TEXT SECTION>
# Is this how you tell a dog is a SD?



## Konotashi (Jan 11, 2010)

I thought this was interesting, and I don't really believe it.

I found an ad on CraigsList saying that they knew she was a service dog at one point because of how well her teeth were maintained, and that only SDs have their teeth shaved.

To me it sounds like a bunch of bunk, but is it true?


----------



## robinhuerta (Apr 21, 2007)

Bunk


----------



## Konotashi (Jan 11, 2010)

Thought as much. lol


----------



## Lin (Jul 3, 2007)

What is a shaved tooth? I have a SD. Her teeth are excellent but thats as a result of being fed raw diet. 

Most with SD take particular care with the grooming of their dogs, but its not a way to tell if a dog is a real SD or not. Its just that considerate SD owners do everything they can so their SD does not disrupt normal business. My dog gets regular baths, and brushed everyday including with a furminator before going to a grocery store or restaurant. She is also taught to shake on command and knows she is not allowed to shake inside a business. After getting out of the car, and once outside when leaving I give her the command to shake as she shakes to adjust the heavy duty mobility harness after laying down.


----------



## robinhuerta (Apr 21, 2007)

BTW.Off topic for a sec....Konotashi....what exactly is the "animal" in your avatar??

MATERIAL PROVIDED>
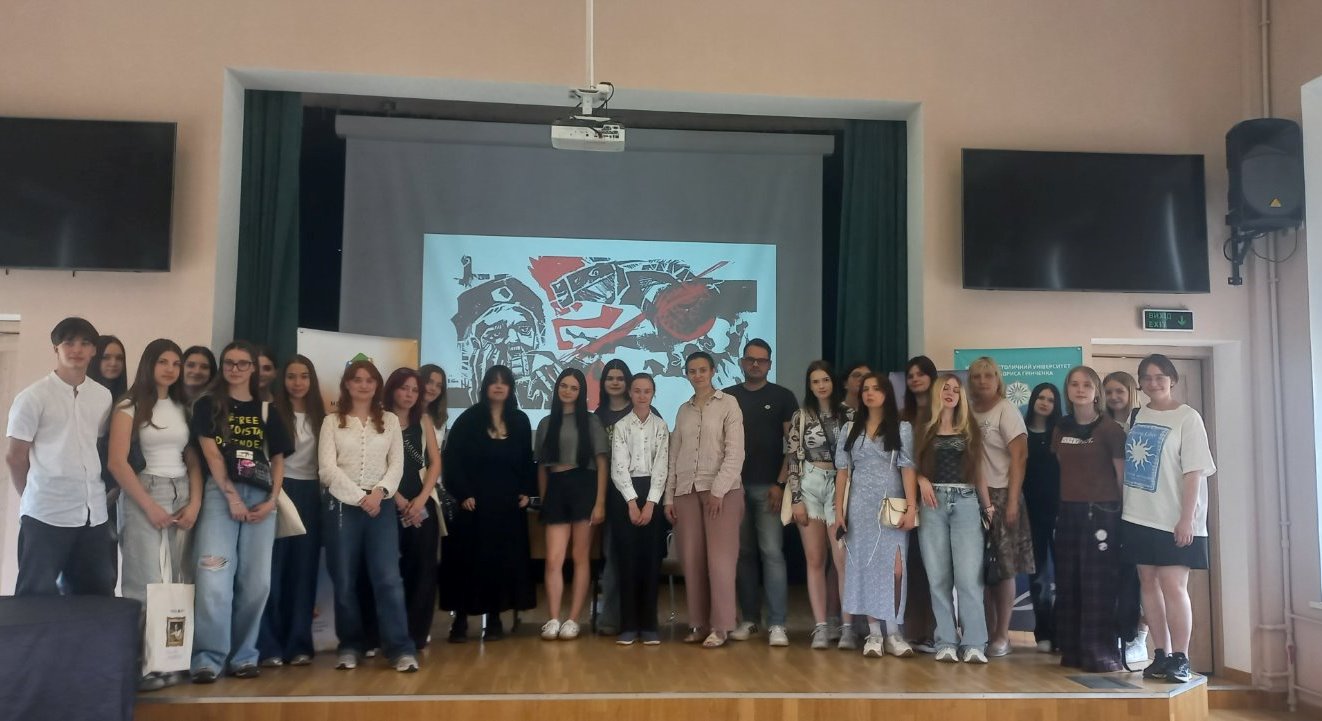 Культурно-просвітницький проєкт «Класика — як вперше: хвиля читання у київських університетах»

* * *

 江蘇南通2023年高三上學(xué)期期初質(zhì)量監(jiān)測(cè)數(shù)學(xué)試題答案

---

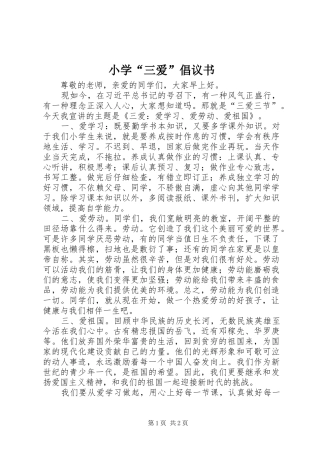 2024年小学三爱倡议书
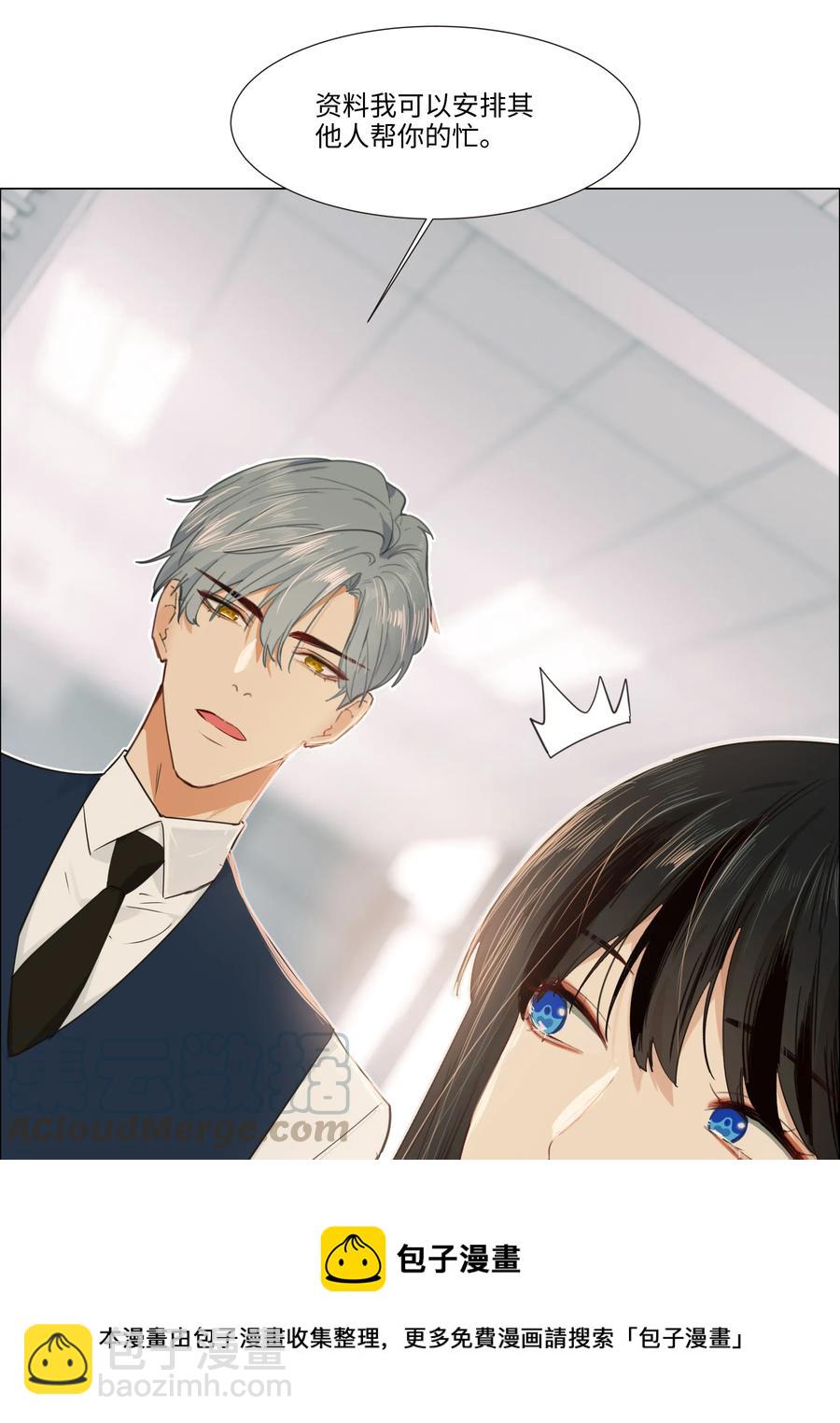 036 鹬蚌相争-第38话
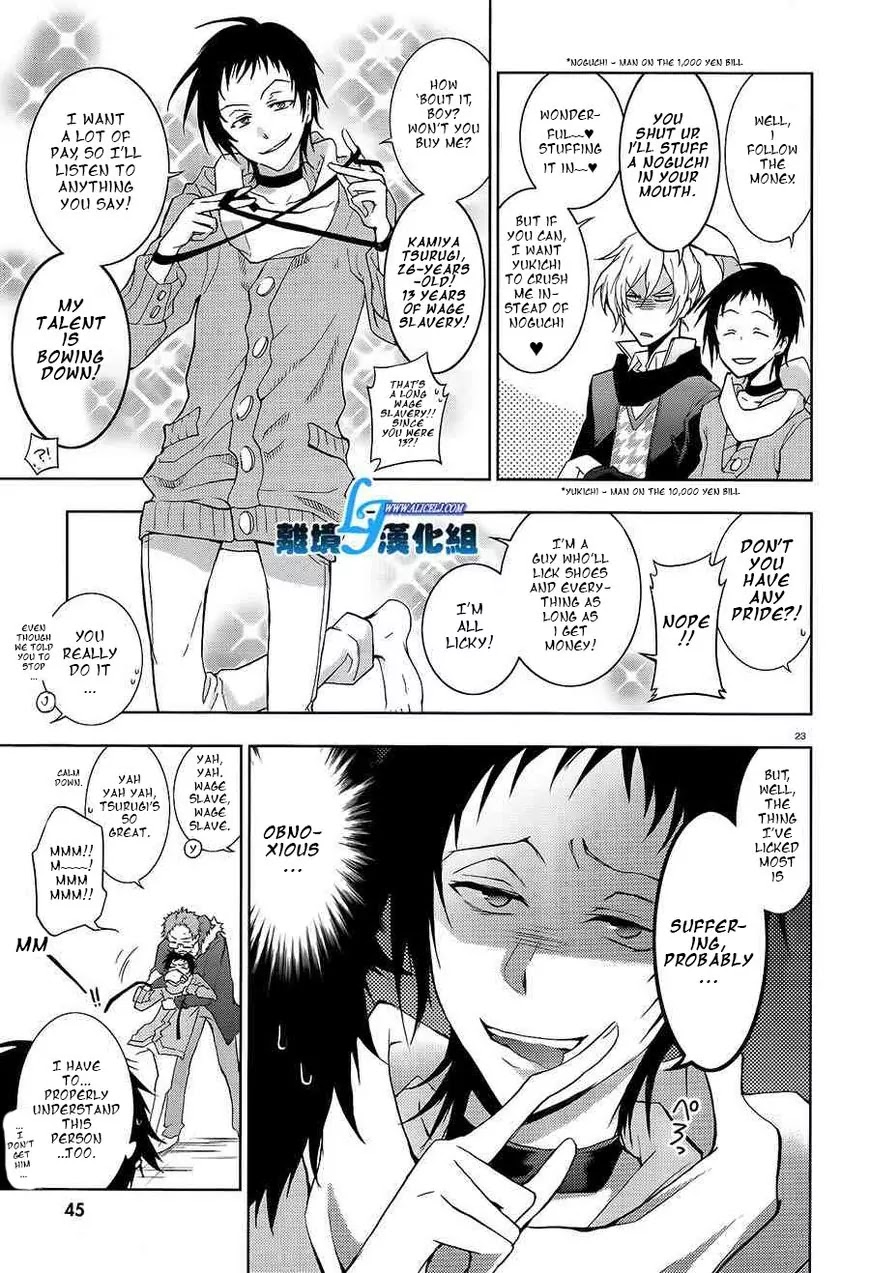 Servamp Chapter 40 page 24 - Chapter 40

EXERCISE INSTRUCTIONS>
A: In the forum thread about service dogs, what does Lin say her dog's excellent teeth result from?
B: Repeat the passage of the forum thread about service dogs from "I thought this" up to and including "their teeth shaved.".

LIST OF SOLUTIONS>
A: Being fed a raw diet.

B:
I thought this was interesting, and I don't really believe it.

I found an ad on CraigsList saying that they knew she was a service dog at one point because of how well her teeth were maintained, and that only SDs have their teeth shaved.